Ríe, payaso

Juan Gris, Pierrot (1921). National Gallery of Ireland

El título de esta entrada puede leerse, a primera vista, como un insulto, pero no es esa su intención. Su propósito es otro, más hondo, más existencial, más trágico.

El verso «Ríe, payaso» («Ridi, Pagliaccio») pertenece al aria «Vesti la giubba», de la ópera Pagliacci, compuesta por Leoncavallo y estrenada en 1892.


«Ríe, payaso» es quizá una de las expresiones más tristes y, al mismo tiempo, más verdaderas del alma humana. Canio, el protagonista, acaba de recibir una noticia terrible y, poco después, debe salir a escena y cumplir su papel: el de payaso. No es, por tanto, un insulto dirigido a otro, sino una invocación dirigida a sí mismo, una orden desesperada para representar el papel que le ha tocado representar en el mundo. En este inmenso teatro que la literatura y el arte han descrito hasta la saciedad, Canio debe enmascarar su dolor y disponerse a hacer reír al público.

Aunque la ópera no lo diga explícitamente, Canio encarna la figura de Pierrot, el payaso melancólico nacido de la commedia dell’arte italiana. Debería ser un payaso risueño y burlón, pero es, en realidad, un ser triste y vulnerable, condenado al desencuentro. Curiosamente, la empatía que despierta su figura teatral no siempre se extiende al hombre real que la sostiene.

El universo de los payasos ha estado siempre cargado de simbolismo. En las viejas comedias, antes del circo moderno, existía el payaso astuto (Arlequín), ingenioso y hábil, que servía de contrapunto al payaso torpe y espontáneo (Zanni). Y junto a ellos, el payaso triste (Pierrot), símbolo de la soledad y el desengaño. En el circo contemporáneo, estos arquetipos resurgen transformados en el payaso blanco, el Augusto y el vagabundo, herederos, en el fondo, de aquellas máscaras ancestrales.

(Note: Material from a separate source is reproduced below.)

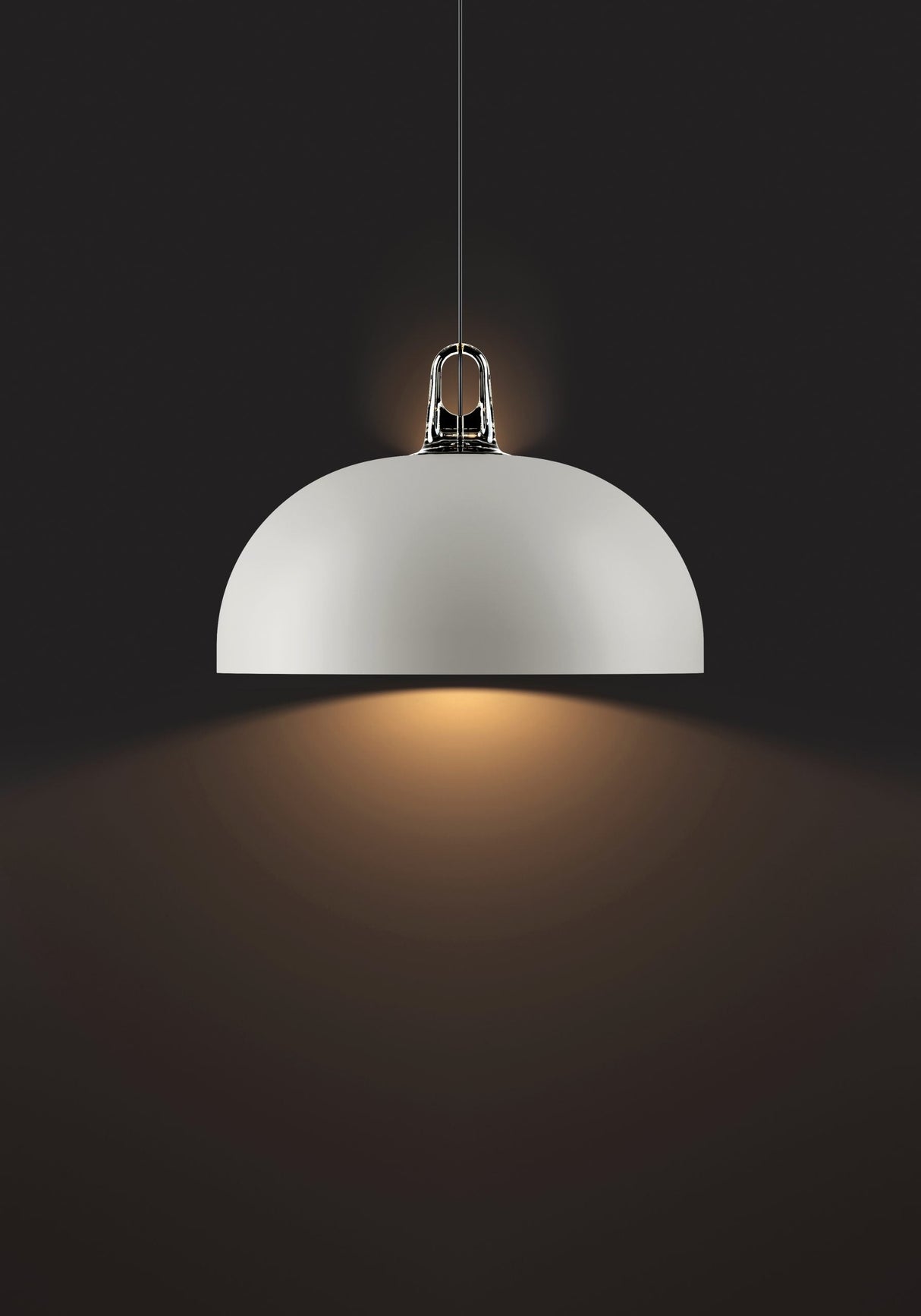 Lodes Jim Dome Pendant –  from Amos Lighting + Home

Vivimos en un mundo donde rara vez se nos permite vivir de manera directa. Debemos actuar conforme al papel que nos ha sido asignado. Así le ocurre a Canio, preso de su delirio: debe esforzarse, vestirse, maquillarse y fingir alegría. Convertir la congoja en broma, el llanto en chanza, el dolor en una mueca convincente, la herida en espectáculo. En esencia, se trata de reírse del propio sufrimiento, de transformar el veneno del alma en gesto teatral.


Simular la felicidad bajo la sombra del dolor se convierte, de esta manera, en una forma de supervivencia. La función debe continuar, aunque por dentro hierva la humillación, la rabia o el desaliento. La sociedad nos obliga a salir a escena, aunque sea con las heridas aún abiertas, a cumplir con una sonrisa el mandato de los demás. Porque no vivimos para dentro, sino hacia un exterior que nos hace ser nosotros, siendo ajenos a nosotros mismos.

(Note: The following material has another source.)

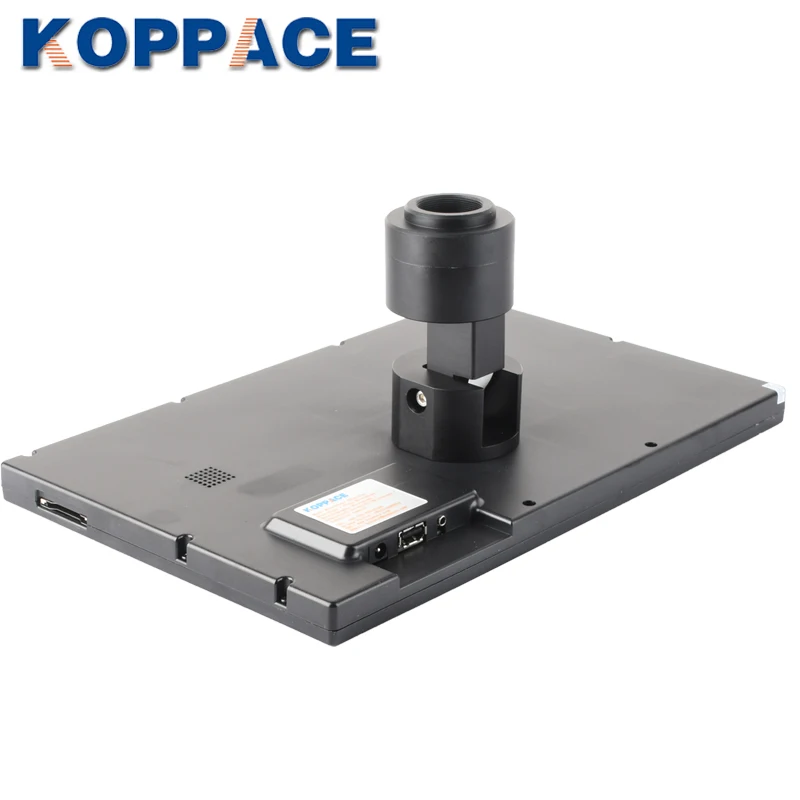 KOPPACE 2 миллиона пикселей промышленный микроскоп камера 11 6 in HDMI HD выделенный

Esa escena invisible —el instante en que el dolor se maquilla de risa— revela con crudeza la más pura humanidad: la conciencia de los límites entre el ser de carne y hueso y el personaje que finge vivir. En definitiva, es un grito silencioso, un acto de dolor disfrazado de aplauso.

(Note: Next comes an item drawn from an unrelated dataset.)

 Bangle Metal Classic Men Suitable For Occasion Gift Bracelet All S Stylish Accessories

Así que, cuando te contemples por primera vez en el espejo de la mañana, mira tu cara y di, para ti mismo: «Ríe, payaso». Como hago yo todos los días.

La letra del aria es esta:

Recitar! Mentre preso dal delirio,
non so più quel che dico,
e quel che faccio!
Eppur è d'uopo, sforzati!
Bah! sei tu forse un uom?
Tu se' Pagliaccio!

Vesti la giubba,
e la faccia infarina.
La gente paga, e rider vuole qua.
E se Arlecchin t'invola Colombina,
ridi, Pagliaccio, e ognun applaudirà!
Tramuta in lazzi lo spasmo ed il pianto
in una smorfia il singhiozzo e 'l dolor, Ah!

Ridi, Pagliaccio,
sul tuo amore infranto!
Ridi del duol, che t'avvelena il cor!